SOURCE DOCUMENT:
-*-
Hoor Asrar throws light on an important national issue

Reko Diq decision has come back to prominence once again after the Supreme Court (SC) declared legal an agreement signed between the Pakistan government and two international firms — Antofagasta PLC and Barrick Gold Corporation — in March for the revival of the long-stalled Reko Diq mining project. The verdict was pronounced by a five-member SC bench on a presidential reference that sought the SC’s opinion on whether a 2013 judgment by the apex court prevented the federal and provincial governments from entering into the implementation agreement afresh. In its 13-page short order issued the SC observed that the government according to the court directives had entered the agreement after consulting experts and the Balochistan Assembly was taken into confidence regarding the agreement.
Continuing the order stated that the law did not allow agreements on national resources in violation of the Constitution and that provinces could amend laws pertaining to minerals. The court observed that the Balochistan Assembly was briefed on the matter and elected representatives did not raise any objections. Moreover, the order said, the agreement met environmental requirements and Barrick Gold Corporation assured that labour rights would be considered during the implementation of the project. The order elaborated that Barrick Gold Corporation assured that laws for wages would be abided by and most of the labour force would be recruited from Pakistan. The court was further told that the project would be used for investing in social initiatives and skill development schemes would also be launched under it. Therefore, the court concluded that there was nothing illegal in the new Reko Diq agreement adding that it was also not in violation of its 2013 judgment.

Reko Diq saga is now quite long drawn and has caught national attention as it is rated to be potentially very viable a financial resource that can substantially contribute to national earnings. The original agreement for the Reko Diq mining project was signed in 2006 and it set aside a share of 37.5 per cent to Canada’s Barrick Gold and Chile’s Antofagasta each while the Balochistan government received a 25 per cent stake. The two international firms were part of the consortium Tethyan Copper Company and had found vast gold and copper deposits at Reko Diq but the hugely lucrative open-pit mine project came to a standstill in 2011 after the local government refused to renew Tethyan Copper’s lease and in 2013 Supreme Court declared it invalid. In 2019, the World Bank’s arbitration tribunal committee imposed a penalty on Pakistan for unlawful denial of mining.

Keeping in view the change in circumstances, however, in March, the federal and Balochistan governments reached an agreement with two international firms — Antofagasta PLC and Barrick Gold Corporation — on a framework to reconstitute the Reko Diq project that allowed Antofagasta to make an exit. The reconstituted project, aimed at excavating gold and copper reserves in Balochistan saved Pakistan from an $11 billion penalty in the Reko Diq case. Under the new agreement, Barrick decided to become a 50 per cent partner with the governments of Pakistan and Balochistan and three state-owned entities in the project, while the Chilean firm exited the contract in exchange for $900 million by Pakistani shareholders.
-*-
[Image-caption web data]
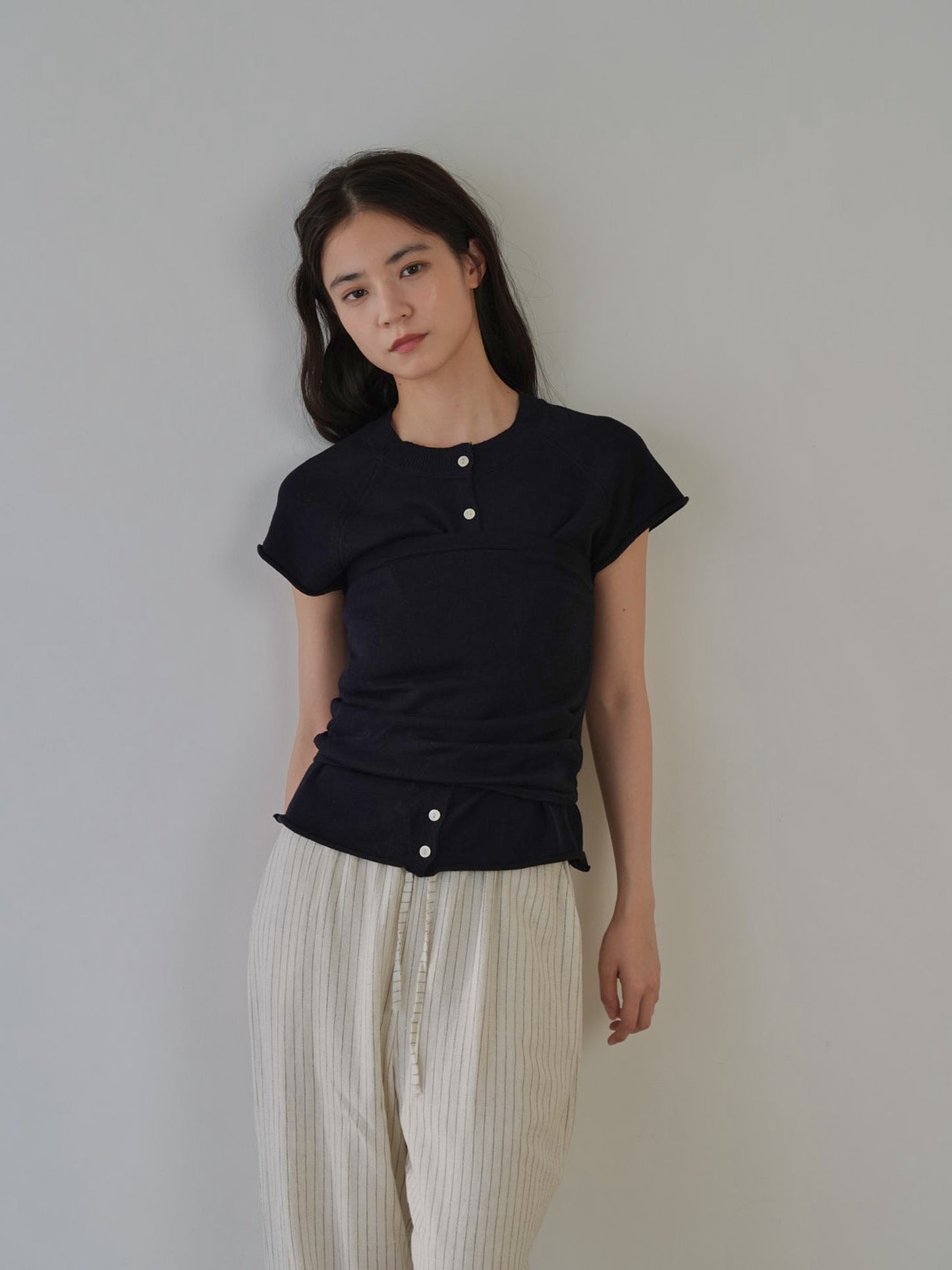 tube layered top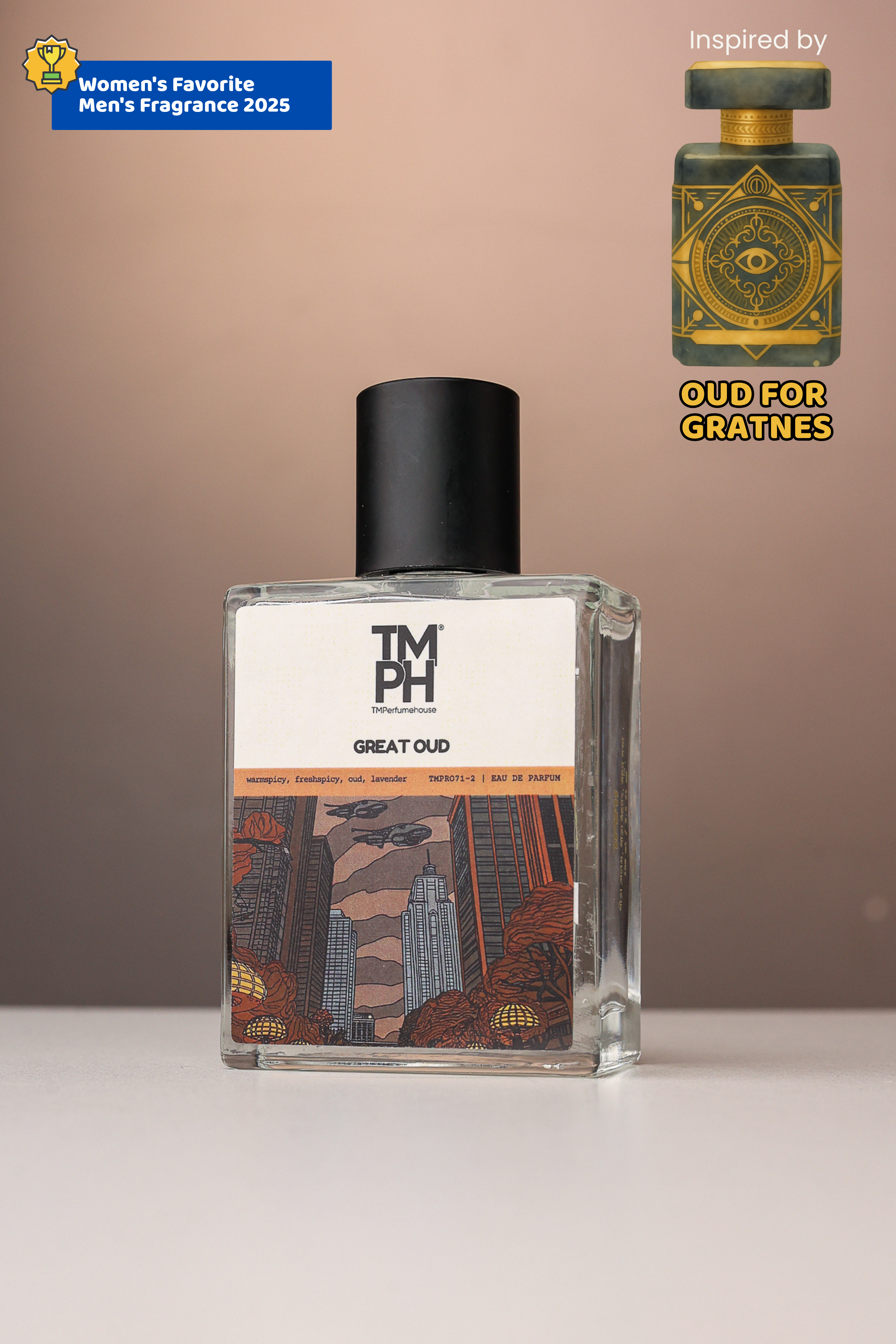 Great Oud - Inspired Perfume  | TMPerfumehouse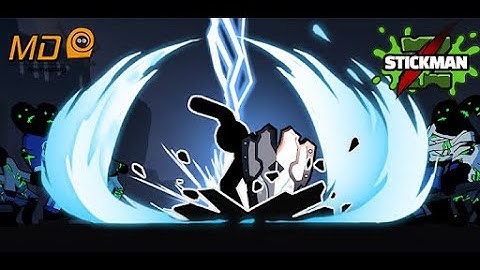 StickMan Z : Zombie Defense  - Gameplay IOS & Android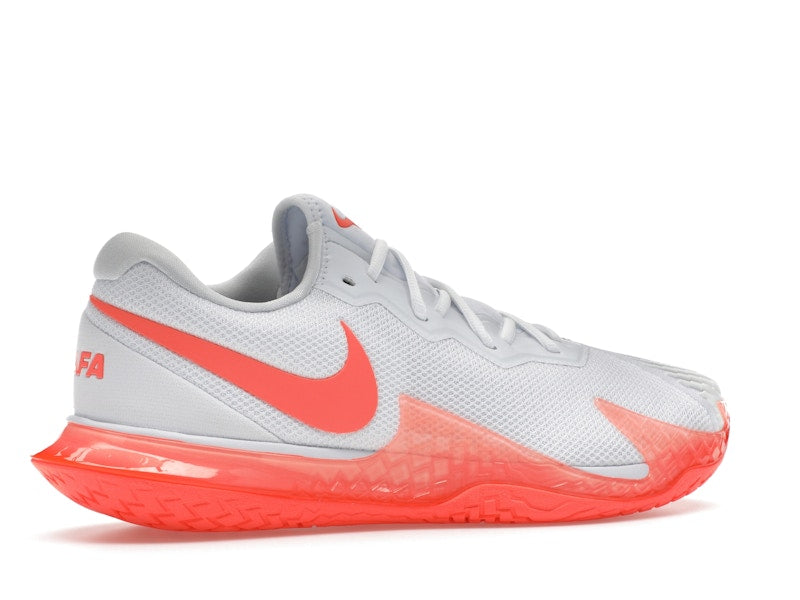 Nike Court Zoom Vapor Cage 4 Rafa White Bright Mango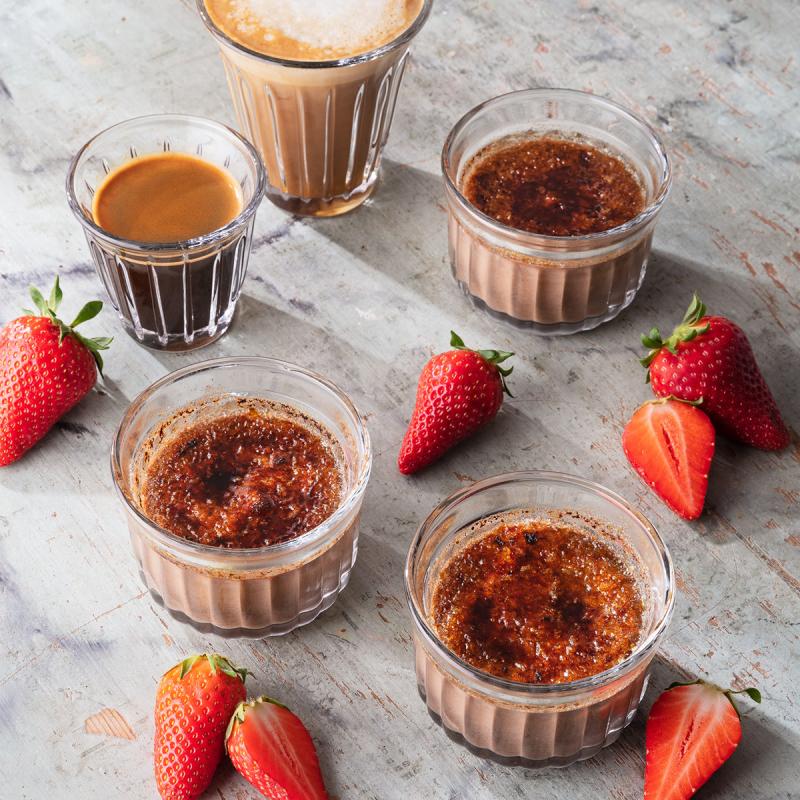 Délice dessertskål crème brûlée 15 cl 6 stk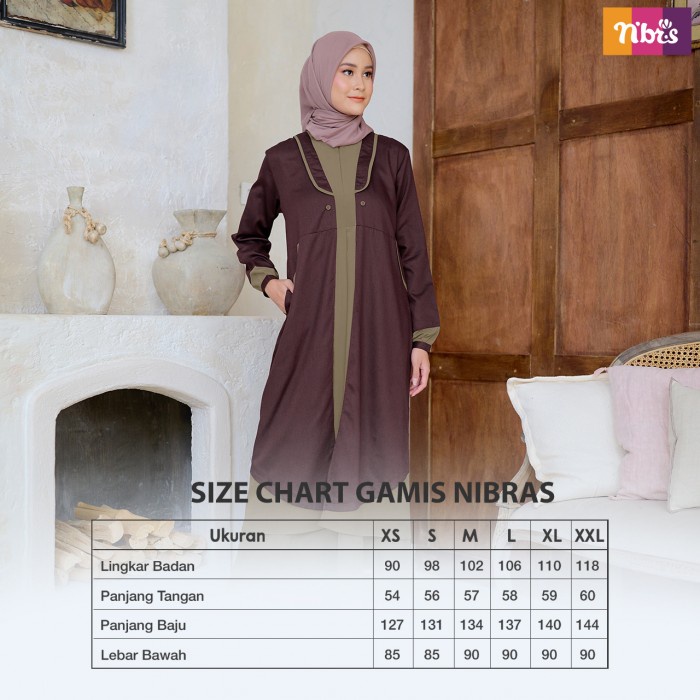 NEW! GAMIS NIBRAS NBB62 NB B62 NBB 62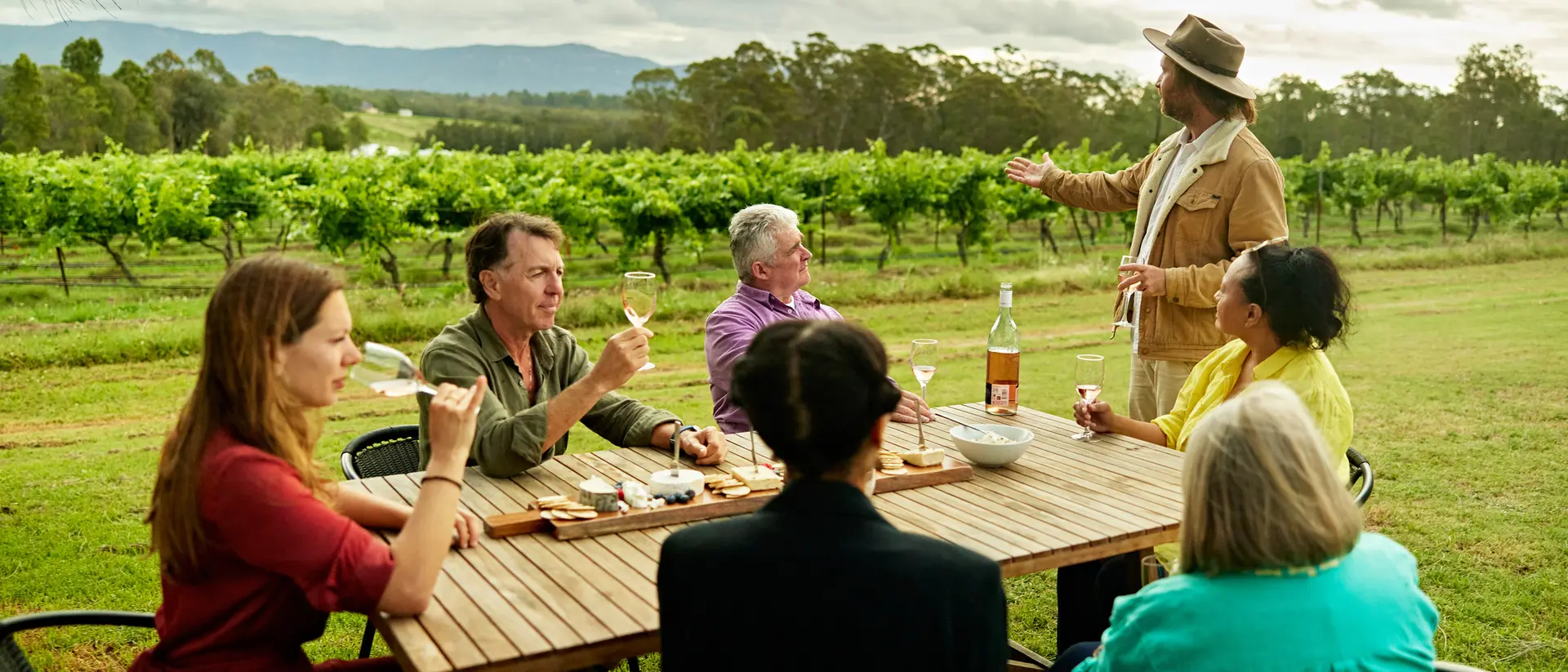 Australian Wine Tasting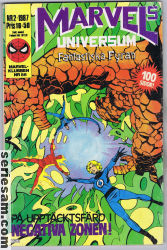 Marvels universum 1987 nr 2 omslag serier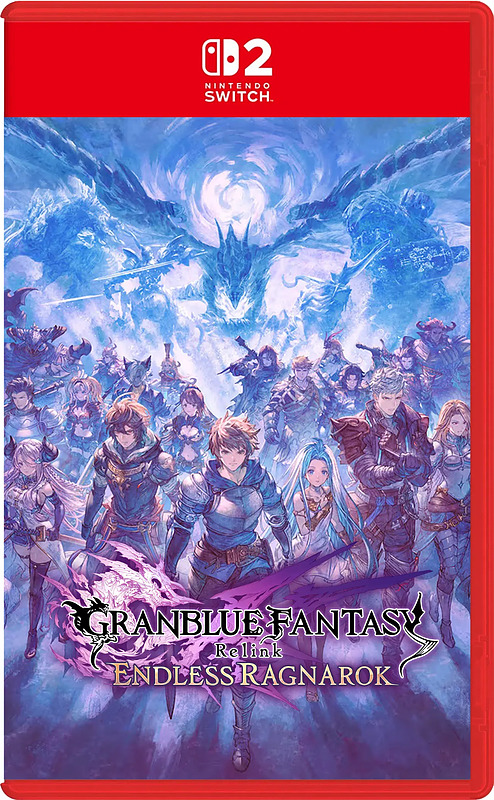 Granblue Fantasy: Relink - Endless Ragnarok Day One Edition Cover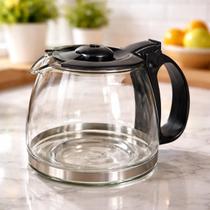 Jarra Para Cafeteira Britânia CP 15 Em Inox Vidro Reforçado, Mondial 15 E Britânia Bella Arome 15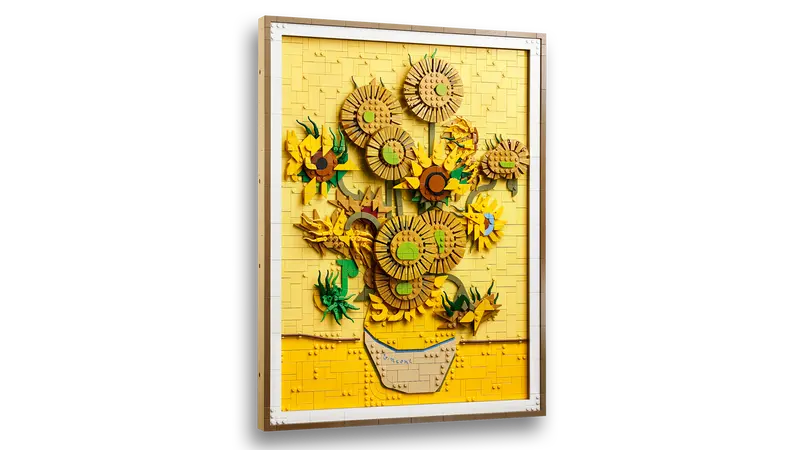LEGO Icons 31215 Vincent Van Gogh Sunflowers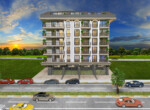 APARTMENTS FOR SALE IN ALANYA CITY CENTRE (19)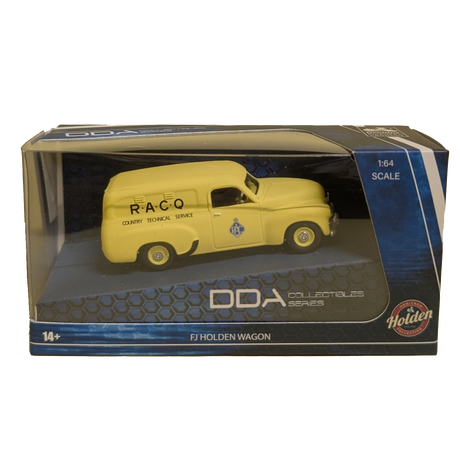 1955 FJ Holden RACQ, 1:64 Scale Diecast Car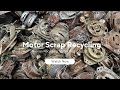 ZZS ｜How To Obtain Pure Copper From Motor Scrap With An Efficient Recycling System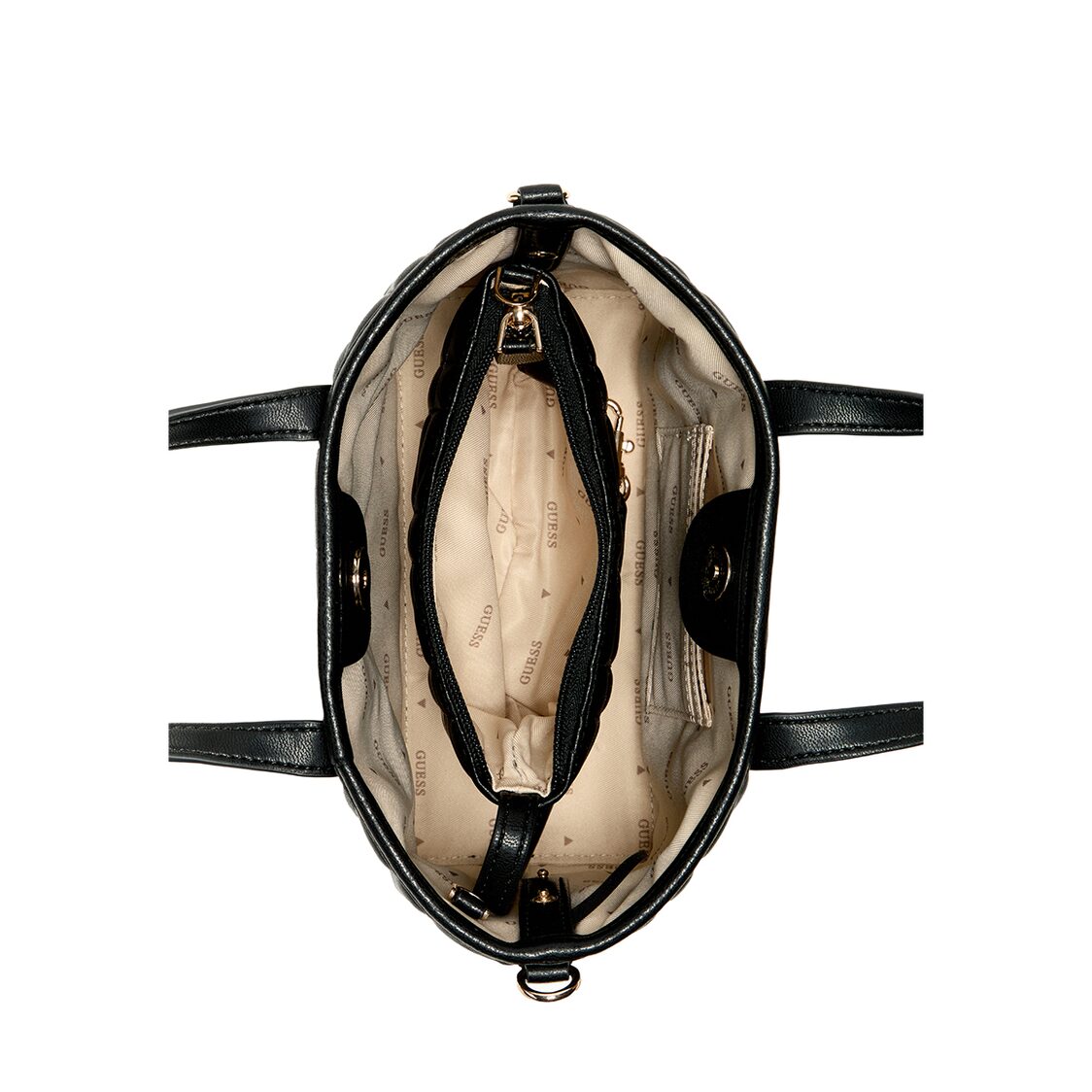 Guess Edita Mini Tote - Black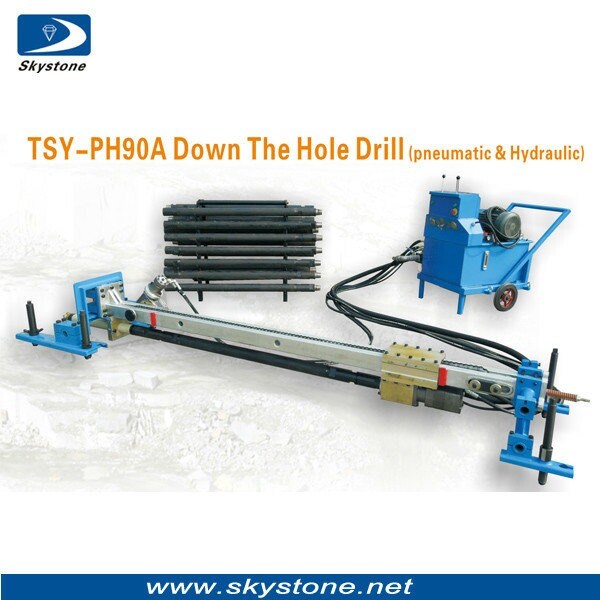 Down The Hole Drill, Drilling Machine Driven by Pneumatic&Hydraulic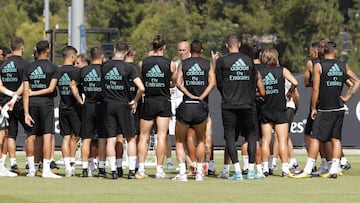 Zidane empieza a encajar las piezas para la temporada 2017-18.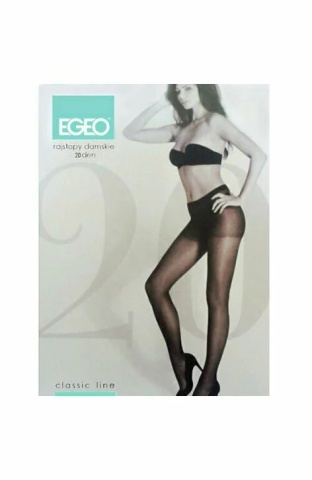 Ciorapi dama Classic Line 20 - EGEO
-*-
ACTIVITY LIST:
1) Reproduce the stretch of the Reko Diq article from "Hoor Asrar throws" through "regarding the agreement.".
2) Decide whether each statement agrees with the Reko Diq article, answering yes or no and quoting the words of the article that settle it. (a) Under the original 2006 agreement, the Balochistan government held a 25 per cent stake. (b) The Supreme Court's short order ran to 20 pages. (c) Barrick Gold is a Chilean firm.

TASK-BY-TASK SOLUTIONS:
1)
Hoor Asrar throws light on an important national issue

Reko Diq decision has come back to prominence once again after the Supreme Court (SC) declared legal an agreement signed between the Pakistan government and two international firms — Antofagasta PLC and Barrick Gold Corporation — in March for the revival of the long-stalled Reko Diq mining project. The verdict was pronounced by a five-member SC bench on a presidential reference that sought the SC’s opinion on whether a 2013 judgment by the apex court prevented the federal and provincial governments from entering into the implementation agreement afresh. In its 13-page short order issued the SC observed that the government according to the court directives had entered the agreement after consulting experts and the Balochistan Assembly was taken into confidence regarding the agreement.

2)
(a) Yes: "while the Balochistan government received a 25 per cent stake."
(b) No: "In its 13-page short order."
(c) No: "Canada’s Barrick Gold and Chile’s Antofagasta."